::: DOCUMENT SECTION

TB: I think Mickey has done a tremendous service to percussionists by writing his two books. I’m glad he put his Planet Drum tours together. They are some guys I have played with and they are some of the best percussionists in the world. They represent different cultures. Mickey, as a drummer himself, is really not that special. His playing with those guys is not that special. I really don’t listen to much that he does. I think his books are really a gift to any drummer who is interested in discovering his roots and tying it into the psychology and dignity and heritage that’s there. He really reminded us of all of that.

Jeb: What is next for Terry Bozzio? You have pushed the envelope, so what direction will you go now?

TB: I don’t know where I go. I don’t how I got where I got. I just kind of follow where the question mark or the sense of awe is. I’m getting more into composing. I like the idea of my solo drumming with ballet company’s. I don’t want to say anything to jinx it, but it seems that’s where the hope is for me. Because of the visual image of the dance audience, someone might accept that I, as a drummer can make music by myself and that people can dance to it and therefore it is a viable commodity. My desire is to go there. In terms of drumming, I keep finding new ways to play and new areas to explore. Sometimes I design my own instruments or design parts. For instance, I have a tuning device that will help lock the tuning down because the pitch is crucial. I can’t have my tom toms going out of tune. I get some royalties and hopefully, drummers will want these things for more or less sophisticated applications they have. I have some educational books and videos coming out. I will do more collaborations with other musicians. Possibly Steve Lukather. I would love to do something with Jennifer Batten or Warren from Missing Persons. There are so many musicians I would love to be able to play with. It is just tough to find a record label that thinks that particular group of people sounds good to them. I can’t really fund collaborations. I can fund my solo projects but not BLS.

Jeb: Is there someplace we can help you promote?

TB: My website TerryBozzio.com. Just let people know the stuff is out! Tell people the Bozzio, Levin, Stevens is out.

Jeb: Looking back, is there anything that you would do different?

::::::

#### EXERCISE A
Answer these questions about the Terry Bozzio interview, one answer per line:
(i) What website does Bozzio give for promotion?
(ii) What is the tuning device he mentions meant to do?
(iii) Which musician does he name as a possible collaborator with the word "Possibly"?

::: DATA SHOWN

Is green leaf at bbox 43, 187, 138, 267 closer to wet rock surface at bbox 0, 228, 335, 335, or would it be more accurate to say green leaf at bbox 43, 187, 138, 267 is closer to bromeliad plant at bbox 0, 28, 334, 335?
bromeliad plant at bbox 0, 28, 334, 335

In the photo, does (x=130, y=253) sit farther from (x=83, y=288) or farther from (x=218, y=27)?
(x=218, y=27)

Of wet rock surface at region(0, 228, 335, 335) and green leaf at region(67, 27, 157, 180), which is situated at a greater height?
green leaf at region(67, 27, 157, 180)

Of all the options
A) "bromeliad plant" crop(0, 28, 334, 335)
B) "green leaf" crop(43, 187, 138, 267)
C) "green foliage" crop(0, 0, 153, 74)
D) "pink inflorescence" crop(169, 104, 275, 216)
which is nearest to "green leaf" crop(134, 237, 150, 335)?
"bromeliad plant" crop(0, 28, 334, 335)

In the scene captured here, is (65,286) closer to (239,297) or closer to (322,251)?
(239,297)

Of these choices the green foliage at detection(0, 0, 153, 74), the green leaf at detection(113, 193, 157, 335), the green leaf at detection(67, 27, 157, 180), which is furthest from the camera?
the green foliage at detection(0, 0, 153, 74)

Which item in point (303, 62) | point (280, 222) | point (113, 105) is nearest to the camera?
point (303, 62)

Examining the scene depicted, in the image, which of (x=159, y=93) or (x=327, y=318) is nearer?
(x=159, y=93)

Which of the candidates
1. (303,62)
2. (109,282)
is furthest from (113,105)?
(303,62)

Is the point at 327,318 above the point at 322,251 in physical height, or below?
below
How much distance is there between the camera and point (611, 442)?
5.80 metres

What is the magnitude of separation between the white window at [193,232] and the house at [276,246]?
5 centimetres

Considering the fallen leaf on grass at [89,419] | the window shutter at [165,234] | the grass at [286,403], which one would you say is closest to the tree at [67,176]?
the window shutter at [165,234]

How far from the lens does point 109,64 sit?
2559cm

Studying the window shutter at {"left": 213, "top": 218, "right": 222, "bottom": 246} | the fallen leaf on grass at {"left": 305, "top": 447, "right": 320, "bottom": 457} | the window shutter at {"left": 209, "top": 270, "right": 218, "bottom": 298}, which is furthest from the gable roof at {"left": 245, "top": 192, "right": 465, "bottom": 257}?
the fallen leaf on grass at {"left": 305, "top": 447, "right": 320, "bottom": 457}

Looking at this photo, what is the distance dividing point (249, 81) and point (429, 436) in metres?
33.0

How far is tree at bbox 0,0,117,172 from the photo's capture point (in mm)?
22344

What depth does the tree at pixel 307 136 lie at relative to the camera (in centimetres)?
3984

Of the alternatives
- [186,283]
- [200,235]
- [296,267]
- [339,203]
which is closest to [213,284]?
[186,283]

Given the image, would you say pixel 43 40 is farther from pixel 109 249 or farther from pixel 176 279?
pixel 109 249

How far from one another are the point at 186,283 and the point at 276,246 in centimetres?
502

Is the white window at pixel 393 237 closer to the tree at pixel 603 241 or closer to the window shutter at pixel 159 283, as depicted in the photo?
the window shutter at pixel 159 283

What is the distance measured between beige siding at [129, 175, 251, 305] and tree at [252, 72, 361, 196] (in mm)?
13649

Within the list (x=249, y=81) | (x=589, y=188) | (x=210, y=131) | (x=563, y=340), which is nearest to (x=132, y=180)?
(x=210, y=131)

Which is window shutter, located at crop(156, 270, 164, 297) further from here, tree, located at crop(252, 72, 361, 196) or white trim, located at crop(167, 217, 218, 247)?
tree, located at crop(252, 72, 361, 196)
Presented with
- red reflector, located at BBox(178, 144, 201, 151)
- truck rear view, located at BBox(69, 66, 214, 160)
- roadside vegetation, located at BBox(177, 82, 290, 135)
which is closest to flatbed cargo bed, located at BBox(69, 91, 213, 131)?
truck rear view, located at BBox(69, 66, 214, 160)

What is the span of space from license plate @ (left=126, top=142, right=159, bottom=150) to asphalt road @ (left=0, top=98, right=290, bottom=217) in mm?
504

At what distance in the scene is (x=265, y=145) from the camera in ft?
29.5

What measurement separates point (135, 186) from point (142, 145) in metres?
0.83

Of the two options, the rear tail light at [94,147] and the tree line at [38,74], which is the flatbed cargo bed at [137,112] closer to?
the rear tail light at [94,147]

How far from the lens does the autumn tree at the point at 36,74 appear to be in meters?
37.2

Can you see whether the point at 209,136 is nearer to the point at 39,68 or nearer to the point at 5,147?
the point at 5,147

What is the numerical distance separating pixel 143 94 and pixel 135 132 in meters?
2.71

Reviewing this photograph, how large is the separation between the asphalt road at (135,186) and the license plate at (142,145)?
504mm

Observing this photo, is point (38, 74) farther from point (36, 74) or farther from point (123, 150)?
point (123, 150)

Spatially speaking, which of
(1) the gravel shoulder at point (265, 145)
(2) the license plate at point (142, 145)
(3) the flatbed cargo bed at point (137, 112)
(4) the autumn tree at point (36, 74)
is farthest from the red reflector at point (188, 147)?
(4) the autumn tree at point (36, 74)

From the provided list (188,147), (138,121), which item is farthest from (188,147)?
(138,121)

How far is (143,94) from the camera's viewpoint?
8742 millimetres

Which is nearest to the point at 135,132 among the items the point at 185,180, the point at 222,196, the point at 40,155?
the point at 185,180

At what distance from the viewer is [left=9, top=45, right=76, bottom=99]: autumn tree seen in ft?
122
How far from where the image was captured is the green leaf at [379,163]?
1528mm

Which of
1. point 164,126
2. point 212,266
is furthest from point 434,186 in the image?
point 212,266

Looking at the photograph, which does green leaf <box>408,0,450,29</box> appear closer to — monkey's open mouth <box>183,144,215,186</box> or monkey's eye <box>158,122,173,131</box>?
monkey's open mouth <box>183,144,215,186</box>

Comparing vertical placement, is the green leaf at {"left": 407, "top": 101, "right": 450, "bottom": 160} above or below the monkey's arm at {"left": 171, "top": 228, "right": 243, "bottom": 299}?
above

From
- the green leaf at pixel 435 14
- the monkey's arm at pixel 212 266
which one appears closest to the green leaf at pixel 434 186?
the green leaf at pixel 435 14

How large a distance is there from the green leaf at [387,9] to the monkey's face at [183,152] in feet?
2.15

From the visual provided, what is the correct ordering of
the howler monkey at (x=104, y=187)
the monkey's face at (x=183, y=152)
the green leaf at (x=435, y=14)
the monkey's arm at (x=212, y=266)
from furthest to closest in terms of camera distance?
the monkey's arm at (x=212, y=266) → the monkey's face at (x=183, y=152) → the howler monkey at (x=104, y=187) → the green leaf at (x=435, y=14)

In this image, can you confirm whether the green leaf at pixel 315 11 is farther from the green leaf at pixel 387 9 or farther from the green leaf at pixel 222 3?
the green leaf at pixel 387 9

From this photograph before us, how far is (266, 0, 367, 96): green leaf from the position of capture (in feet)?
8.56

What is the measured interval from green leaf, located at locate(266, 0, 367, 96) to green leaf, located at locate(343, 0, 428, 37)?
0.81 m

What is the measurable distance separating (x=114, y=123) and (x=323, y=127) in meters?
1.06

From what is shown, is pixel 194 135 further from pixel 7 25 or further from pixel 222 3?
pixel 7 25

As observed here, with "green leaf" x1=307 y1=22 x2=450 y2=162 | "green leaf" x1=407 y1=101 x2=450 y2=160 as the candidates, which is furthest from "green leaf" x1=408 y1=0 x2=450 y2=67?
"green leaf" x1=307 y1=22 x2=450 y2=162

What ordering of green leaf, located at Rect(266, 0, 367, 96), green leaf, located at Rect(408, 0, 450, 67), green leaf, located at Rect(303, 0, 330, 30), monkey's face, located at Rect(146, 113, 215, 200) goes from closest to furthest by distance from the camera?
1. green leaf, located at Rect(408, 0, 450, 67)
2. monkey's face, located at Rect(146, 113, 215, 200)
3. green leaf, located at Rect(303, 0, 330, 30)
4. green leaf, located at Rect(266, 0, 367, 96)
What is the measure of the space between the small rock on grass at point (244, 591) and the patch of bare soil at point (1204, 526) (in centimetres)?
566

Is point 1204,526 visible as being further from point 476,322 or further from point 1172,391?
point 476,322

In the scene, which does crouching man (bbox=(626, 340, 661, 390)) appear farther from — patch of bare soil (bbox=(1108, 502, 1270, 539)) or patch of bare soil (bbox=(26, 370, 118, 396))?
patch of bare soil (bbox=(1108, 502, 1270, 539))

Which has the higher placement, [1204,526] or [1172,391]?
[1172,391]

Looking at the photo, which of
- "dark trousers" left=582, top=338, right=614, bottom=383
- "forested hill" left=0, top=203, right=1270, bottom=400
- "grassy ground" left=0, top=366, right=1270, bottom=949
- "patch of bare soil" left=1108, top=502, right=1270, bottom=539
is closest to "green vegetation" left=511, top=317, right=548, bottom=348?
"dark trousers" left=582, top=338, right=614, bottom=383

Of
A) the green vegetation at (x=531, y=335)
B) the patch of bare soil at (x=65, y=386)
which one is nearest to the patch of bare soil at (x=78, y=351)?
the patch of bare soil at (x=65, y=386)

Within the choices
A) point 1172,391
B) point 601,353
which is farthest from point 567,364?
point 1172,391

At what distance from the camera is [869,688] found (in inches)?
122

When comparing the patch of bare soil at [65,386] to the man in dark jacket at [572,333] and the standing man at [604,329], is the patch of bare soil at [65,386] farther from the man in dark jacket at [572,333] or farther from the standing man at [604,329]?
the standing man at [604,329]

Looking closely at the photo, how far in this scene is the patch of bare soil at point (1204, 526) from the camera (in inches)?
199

::::::

#### EXERCISE B
Output the records from the line holding "Within the choices" through the end of the records, inclusive, as a Markdown table with columns Row and Line. Number each row and leave out blank lines.

#### EXERCISE RESPONSE A
(i) TerryBozzio.com
(ii) Help lock the tuning down
(iii) Steve Lukather

#### EXERCISE RESPONSE B
| Row | Line |
|---|---|
| 1 | Within the choices |
| 2 | A) point 1172,391 |
| 3 | B) point 601,353 |
| 4 | which is farthest from point 567,364? |
| 5 | point 1172,391 |
| 6 | At what distance from the camera is [869,688] found (in inches)? |
| 7 | 122 |
| 8 | When comparing the patch of bare soil at [65,386] to the man in dark jacket at [572,333] and the standing man at [604,329], is the patch of bare soil at [65,386] farther from the man in dark jacket at [572,333] or farther from the standing man at [604,329]? |
| 9 | the standing man at [604,329] |
| 10 | Looking closely at the photo, how far in this scene is the patch of bare soil at point (1204, 526) from the camera (in inches)? |
| 11 | 199 |